The Brain Connection

“Previous studies have shown that gene disruption Trpc5 “Hematopoietic stem cell proliferation in the brain causes obesity through increased food intake and reduced energy expenditure in mice,” said co-corresponding author Dr. Yong Xu, professor of pediatrics-nutrition and associate director of basic sciences at the USDA/ARS Center for Child Nutrition Research at Baylor College of Medicine.

In the current study, the Xu lab and the Farooqi lab collaborated to investigate the role of TRPC5 in obesity and postpartum depression. By combining the individual expertise of each lab – basic animal and genetic studies in the Xu lab and human clinical and genetic studies in the Farooqi lab – the team was able to demonstrate that TRPC5 is an important regulator of obesity, postpartum depression and other human behaviors.

To study the mechanisms underlying the characteristics observed in individuals with a defect TRPC5 The researchers created a mouse model carrying a defective variant of this human gene. Male mice carrying this mutation gained weight on a high-fat diet and showed anxiety, increased arousal, and reduced sociability. Female mice carrying the mutation exhibited depressive-like behavior after delivery and impaired mother-infant interactions. Interestingly, virgin female mice carrying the mutation did not exhibit depressive-like behavior.
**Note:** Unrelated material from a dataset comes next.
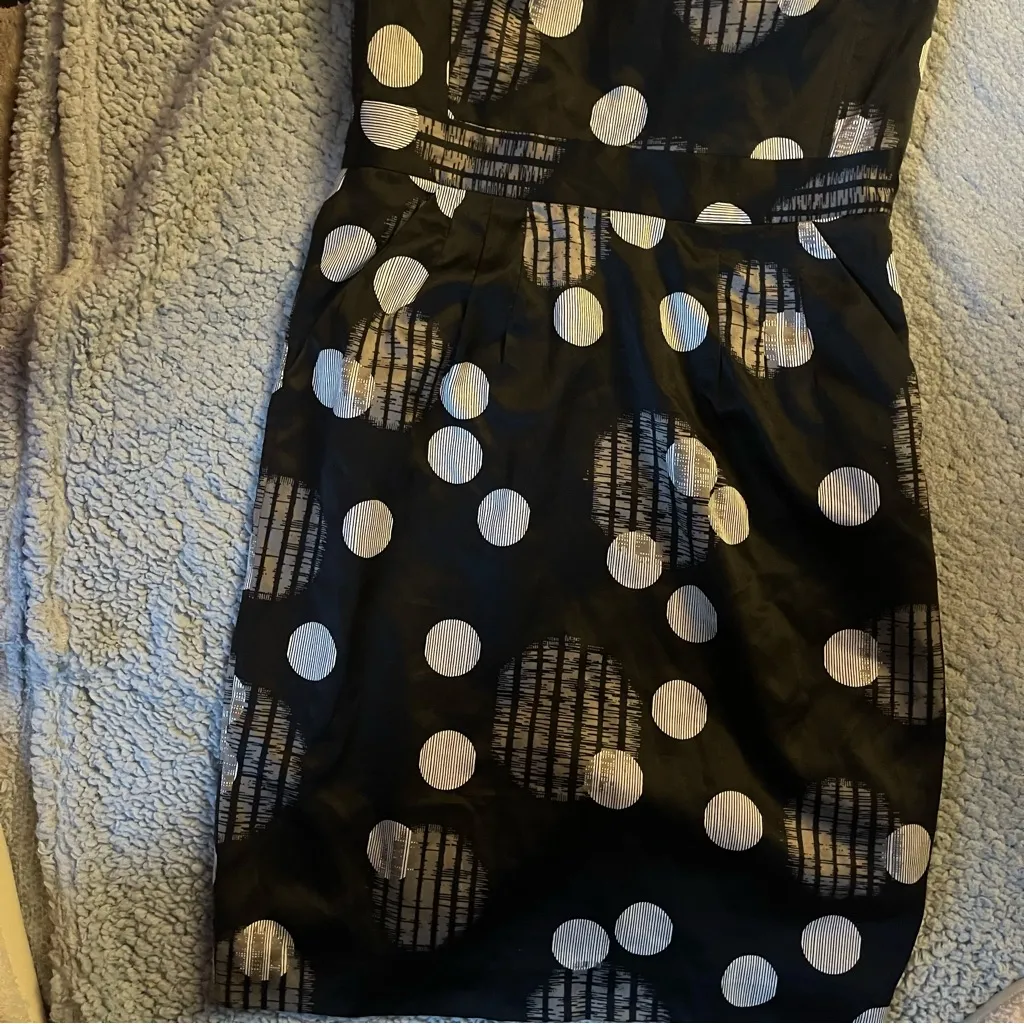 Banana Republic Women's Black White Strapless Poka Dot Print Mini Dress Sz 2 - Image 4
“These studies show that the characteristics and behaviors observed in humans with a defect TRPC5 gene were also present in our mouse model and establish that TRPC5 “regulates a spectrum of innate behaviors in mammalian species,” Xu said.

Delving deeper into the mechanisms that govern the actions of this gene, the researchers discovered that the gene's actions appear to involve at least two different types of brain cells, Pomc neurons and oxytocin neurons, both located in the hypothalamus.
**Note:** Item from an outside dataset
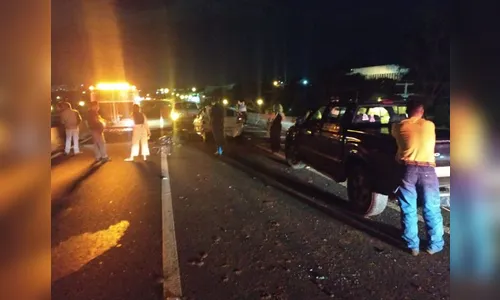 Acidente envolvendo carro de Apucarana deixa três feridos em Londrina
Pomc neurons in the arcuate nucleus of the hypothalamus help regulate body weight by reducing food intake, and approximately 90% of these cells express Trpc5. The team found that genetic disruption of Trpc5 impaired the ability of Pomc neurons to reduce appetite in mice.

The team also found high levels of Trpc5 Expression in oxytocin neurons of the paraventricular nucleus of the hypothalamus (PVH) in mice. This specific group of brain neurons is known to regulate the body's energy balance and response to stress, emotions, and social behaviors, including mother-infant bonding.

“Remove Trpc5 “The PVH oxytocin gene in mouse neurons caused severe overeating and obesity in both sexes, as well as postpartum depressive behavior and reduced maternal care in females,” Xu said. “On the other hand, overexpression of the functional gene in neurons of mice carrying a defective gene ameliorated these conditions. Together, the results show that these genetically encoded innate maternal behaviors are mediated by Trpc5 on oxytocin neurons.”

“Our findings not only provide insight into the genetic basis and neural mechanisms involved in obesity and postpartum depression, but also have direct clinical implications by advancing the diagnostic practice of these two different human diseases,” Farooqi said. “Our work supports the screening of TRPC5 “to provide a clinical diagnosis for these conditions.”

In addition, the discovery of the key role TRPC5 plays in these conditions suggests that strategies directed against this protein may potentially lead to new treatments. The authors propose that overeating and obesity in TRPC5 Oxytocin deficiency is mediated by impaired activation of Pomc neurons, this disorder can be treated with an MC4R agonist drug licensed for the treatment of genetic obesity syndromes. Oxytocin receptor agonists or gene therapy to restore TRPC5 Expression in specific areas of the hypothalamus constitutes a potential therapeutic strategy for individuals with postpartum depression.